Ela explica, no entanto, que a culpa não deve ser carregada. “A questão da culpa é que ela não existe. Embora a criança tenha determinadas condições, não é responsabilidade dos pais. São vários fatores que nem a ciência ainda consegue determinar”, diz.

Depois desse processo, a mãe recomenda que os responsáveis busquem ajuda profissional. Para ela, esse é um passo fundamental para garantir avanços no desenvolvimento dos filhos.

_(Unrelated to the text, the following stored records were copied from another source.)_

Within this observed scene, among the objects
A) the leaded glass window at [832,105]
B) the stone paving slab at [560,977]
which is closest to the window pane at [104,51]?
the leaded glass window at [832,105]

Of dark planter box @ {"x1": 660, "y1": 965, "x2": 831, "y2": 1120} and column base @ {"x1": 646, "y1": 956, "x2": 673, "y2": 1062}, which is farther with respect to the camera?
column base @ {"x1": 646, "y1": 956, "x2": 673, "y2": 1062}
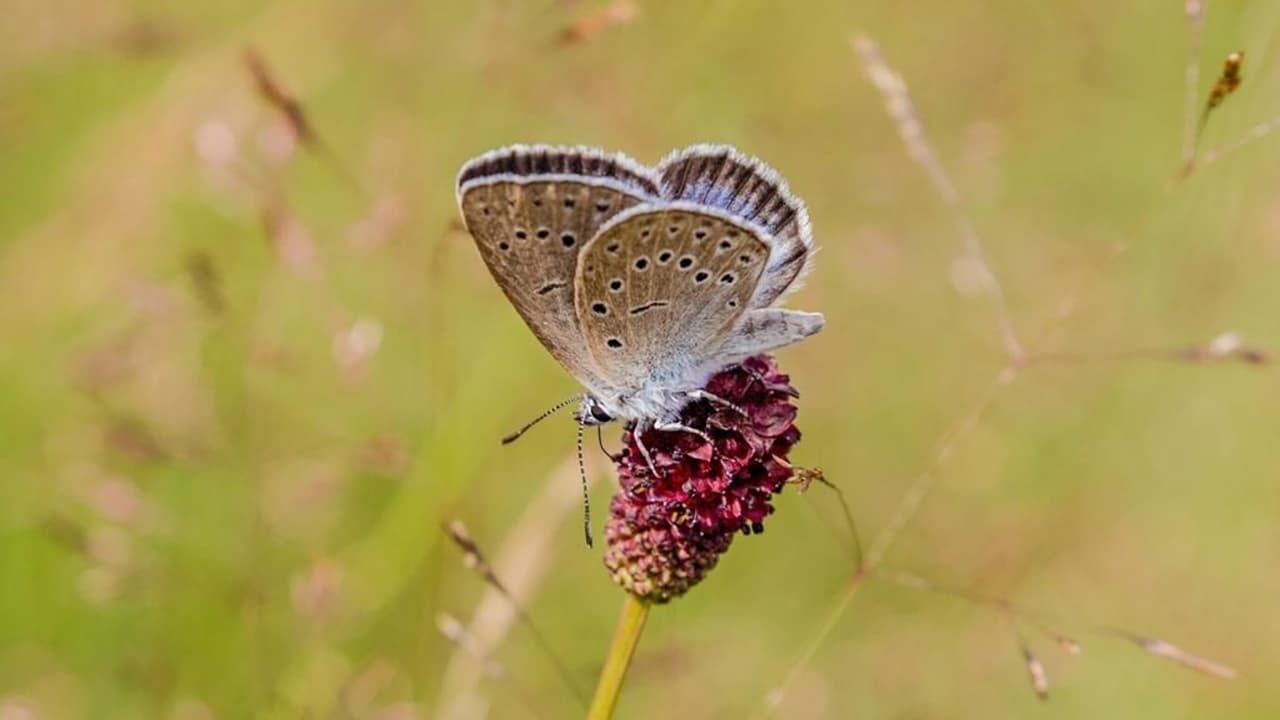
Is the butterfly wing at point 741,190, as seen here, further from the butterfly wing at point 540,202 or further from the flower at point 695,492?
the flower at point 695,492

Para as famílias, como a dela, o caminho entre diagnóstico, terapias e acompanhamento escolar continua sendo de esforço constante. “A gente precisa conhecer os direitos, porque o conhecimento é libertador. E também buscar ajuda para si, porque se a gente não se cuida, não consegue cuidar deles”, afirma.

Dalila reforça que o acesso ao diagnóstico precoce foi decisivo para Rafael. “Ele começou a falar com três anos e, com apoio, tem menos demandas hoje. A diferença do tratamento cedo foi clara em relação ao irmão mais velho. Ainda enfrenta dificuldades, mas conseguiu avançar”, avalia a professora.
Além disso, a professora lembra que também é essencial cuidar de si. Ela conta que passou por um período de exaustão após o nascimento da terceira filha, quando precisou se afastar do trabalho e iniciar tratamento para depressão e ansiedade. “Hoje eu busco mais esse cuidado e tento fazer o que está ao meu alcance”, afirma.
Para ela, o autocuidado dos pais é determinante. “Nós somos a âncora deles. Até que consigam autonomia, dependem da gente. Se a âncora do navio está ruim, o navio afunda todo mundo”, compara.